(Te analyseren tekst):
━━━
Update (juli 2020)
Noviomagus. In de zaak die leidde tot HR 27 maart 2015, NJ 2016/77 (LINK) was bij de rechtbank een eis ingesteld die strekte tot een verklaring voor recht dat een WAM-verzekeraar aansprakelijk is voor de schade die oorspronkelijk eiser lijdt als gevolg van de aanrijding. Het hof verklaarde – kort gezegd – voor recht dat de WAM-verzekerde op grond van art. 6:162 BW aansprakelijk is voor de schade als gevolg van voornoemde aanrijding.
Bijzondere omstandigheden nodig voor voldoende belang?
De WAM-verzekeraar klaagde in cassatie dat het hof miskende dat oorspronkelijk eiser onvoldoende belang heeft bij zijn vordering: hij vordert slechts een verklaring voor recht en niet blijkt van bijzondere omstandigheden die rechtvaardigen dat hij daarmee (het eisen van een declaratoir) volstaat. Daarom had het hof had oorspronkelijk eiser ambtshalve niet-ontvankelijk in zijn vordering moeten verklaren, zo klaagde de WAM-verzekeraar.
De Hoge Raad oordeelt dat die klacht niet gegrond is:
“4.1.1. Volgens onderdeel 1 heeft het hof miskend dat [verweerder] onvoldoende belang heeft bij zijn vordering.
[verweerder] vordert slechts een verklaring voor recht.
━━━
(Gegevens):
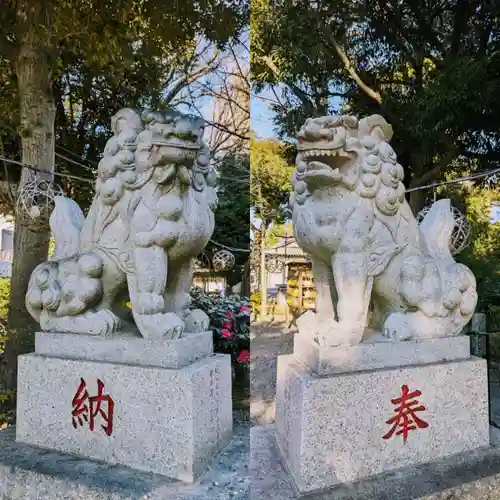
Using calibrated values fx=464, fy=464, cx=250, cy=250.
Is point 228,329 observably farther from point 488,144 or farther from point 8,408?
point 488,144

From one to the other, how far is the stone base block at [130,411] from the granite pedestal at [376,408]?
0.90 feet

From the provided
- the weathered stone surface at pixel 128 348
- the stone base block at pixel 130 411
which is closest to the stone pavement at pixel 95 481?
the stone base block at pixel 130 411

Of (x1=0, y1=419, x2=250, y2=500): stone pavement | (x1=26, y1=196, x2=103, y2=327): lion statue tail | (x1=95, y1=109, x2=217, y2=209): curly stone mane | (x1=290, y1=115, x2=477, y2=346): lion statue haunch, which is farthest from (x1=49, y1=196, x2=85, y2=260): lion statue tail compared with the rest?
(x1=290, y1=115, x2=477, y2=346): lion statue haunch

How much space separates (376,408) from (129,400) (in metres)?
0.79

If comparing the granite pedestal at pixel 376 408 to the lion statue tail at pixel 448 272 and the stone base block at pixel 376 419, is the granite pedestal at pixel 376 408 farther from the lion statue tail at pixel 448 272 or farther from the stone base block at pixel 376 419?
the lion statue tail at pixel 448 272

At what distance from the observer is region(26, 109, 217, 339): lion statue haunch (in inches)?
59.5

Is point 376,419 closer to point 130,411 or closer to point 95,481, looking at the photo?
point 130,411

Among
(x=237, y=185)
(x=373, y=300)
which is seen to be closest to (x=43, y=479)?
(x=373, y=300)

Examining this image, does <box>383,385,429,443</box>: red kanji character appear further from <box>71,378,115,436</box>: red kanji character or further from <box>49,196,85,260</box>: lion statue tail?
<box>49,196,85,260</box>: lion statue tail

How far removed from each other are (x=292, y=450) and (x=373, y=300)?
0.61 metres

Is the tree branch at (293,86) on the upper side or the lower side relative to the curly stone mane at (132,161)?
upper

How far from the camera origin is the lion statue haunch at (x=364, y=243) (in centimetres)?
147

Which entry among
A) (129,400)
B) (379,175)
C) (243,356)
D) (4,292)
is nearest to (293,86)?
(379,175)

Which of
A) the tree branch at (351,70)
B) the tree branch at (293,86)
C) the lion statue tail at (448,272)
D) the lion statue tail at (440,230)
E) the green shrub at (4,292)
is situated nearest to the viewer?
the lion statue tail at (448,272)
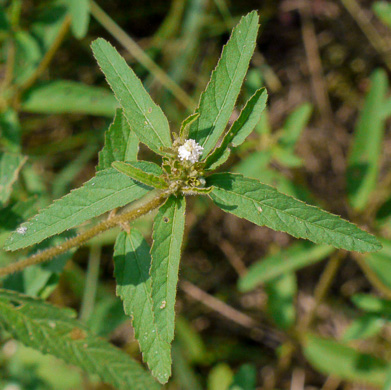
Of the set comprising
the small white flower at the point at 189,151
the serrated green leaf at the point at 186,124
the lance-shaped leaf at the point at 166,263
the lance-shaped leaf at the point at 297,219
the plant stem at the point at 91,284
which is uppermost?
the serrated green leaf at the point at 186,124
━━━
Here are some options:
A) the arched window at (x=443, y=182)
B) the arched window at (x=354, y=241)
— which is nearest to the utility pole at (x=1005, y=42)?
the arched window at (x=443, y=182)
━━━
(Opdrachten):
(A) Geef bij elk van de volgende beweringen aan of die overeenstemt met de tekst over het arrest HR 27 maart 2015, met ja of nee en een letterlijk citaat uit die tekst dat de doorslag geeft. (i) Het hof verklaarde voor recht dat de WAM-verzekerde op grond van art. 6:162 BW aansprakelijk is. (ii) De Hoge Raad achtte de klacht van de WAM-verzekeraar gegrond. (iii) Oorspronkelijk eiser vorderde naast een verklaring voor recht ook schadevergoeding.
(B) Bij welke instantie was volgens de tekst over het arrest HR 27 maart 2015 de eis oorspronkelijk ingesteld?
(C) Schrijf de tekst over het arrest HR 27 maart 2015 verder, te beginnen na de laatste zin.

(Antwoorden op volgorde):
(A)
(i) Ja: "Het hof verklaarde – kort gezegd – voor recht dat de WAM-verzekerde op grond van art. 6:162 BW aansprakelijk is voor de schade als gevolg van voornoemde aanrijding."
(ii) Nee: "De Hoge Raad oordeelt dat die klacht niet gegrond is"
(iii) Nee: "hij vordert slechts een verklaring voor recht"

(B) Bij de rechtbank.

(C)
Niet blijkt van bijzondere omstandigheden die rechtvaardigen dat hij daarmee volstaat. Het hof had [verweerder] daarom ambtshalve niet-ontvankelijk in zijn vordering moeten verklaren, aldus de klacht.4.1.2 Indien een verklaring voor recht wordt gevorderd dat aansprakelijkheid bestaat voor schade, dient de rechter ervan uit te gaan dat eiser daarbij belang heeft als de mogelijkheid van schade aannemelijk is. Dat geldt ook als niet tevens een veroordeling tot schadevergoeding of tot verwijzing naar de schadestaatprocedure wordt gevorderd. Voor zover in HR 30 maart 1951, NJ 1952/29 anders is geoordeeld, komt de Hoge Raad daarvan terug.
4.1.3 In het oordeel van het hof ligt besloten dat [verweerder] voldoende belang heeft bij de gevorderde verklaring voor recht. Gelet op hetgeen hiervoor in 4.1.2 is vermeld, heeft het hof hiermee geen blijk gegeven van een onjuiste rechtsopvatting. Zijn oordeel is evenmin onbegrijpelijk of ontoereikend gemotiveerd, in aanmerking genomen dat niet in geschil was dat [verweerder] bij de aanrijding letsel had opgelopen. De klacht faalt.”
Update (september 2015)
In de jongste editie van het NTBR (september 2015) staat een door mij vandaag in de vroege ochtend gelezen stuk van N.E. Groeneveld-Tijssens met als opschrift De Hoge Raad en de verklaring voor recht. Aanleiding van dit stuk is HR 27 maart 2015, RvdW 2015, 450 (AIG/X). In rov. 4.1.2 oordeelt het cassatiecollege:
„Indien een verklaring voor recht wordt gevorderd dat aansprakelijkheid bestaat voor schade, dient de rechter ervan uit te gaan dat eiser daarbij belang heeft als de mogelijkheid van schade aannemelijk is. Dat geldt ook als niet tevens een veroordeling tot schadevergoeding of tot verwijzing naar de schadestaatprocedure wordt gevorderd. Voor zover in HR 30 maart 1951, NJ 1952/29 anders is geoordeeld, komt de Hoge Raad daarvan terug.”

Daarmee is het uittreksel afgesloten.